Uma cifra ainda modesta se comparada com a da Tailândia, que atrai dois milhões de estrangeiros por ano, mas o diretor da empresa, Josef Woodman, estima que a Índia será o próximo líder no nicho de cirurgias de mudança de sexo. "Acredito que ainda vai levar de três a cinco anos", afirma Woodman à AFP.
o diretor diz, no entanto, que alguns estrangeiros questionam a Índia como destino, considerando que o país discrimina seus próprios transexuais, levando-os a viver à margem da sociedade, pedindo esmolas ou se prostituindo.
'Queria o melhor'
Rosy Mica Kellett, um violinista britânico aposentado, decidiu viajar à Índia para se converter em mulher após o cirurgião ter sido muito bem recomendado. A operação custou 14.000 libras (20.500 dólares), a metade do que custaria no Reino Unido.

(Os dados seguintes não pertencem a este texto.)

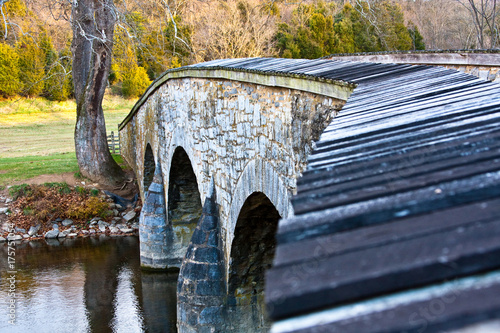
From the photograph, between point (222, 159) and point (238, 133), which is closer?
point (238, 133)

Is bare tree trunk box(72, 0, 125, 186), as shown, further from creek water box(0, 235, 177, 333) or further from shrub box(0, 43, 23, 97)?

"Aqui é muito mais barato que no Reino Unido, e bastante mais barato que na maioria dos países, inclusive a Tailândia", afirma esta mulher casada de 50 anos durante uma consulta de acompanhamento com Kaushik. "O que me contaram da Tailândia não parecia tão avançado como o trabalho do meu cirurgião", diz Kellett, que antes se chamava Michael. "Eu queria o melhor, e consegui o melhor".
Os cirurgiões indianos estão desenvolvendo suas próprias técnicas de operação, inclusive para a cirurgia de transição de mulher para homem, mais complexa, explicam os especialistas. Olhando para o futuro, Shobha Mishra Ghosh, diretora da federação patronal FICCI, espera que se crie "um ecossistema completo" no país, com a concessão rápida de vistos, postos de informação em aeroportos e mais tradutores, para consolidar o auge do setor.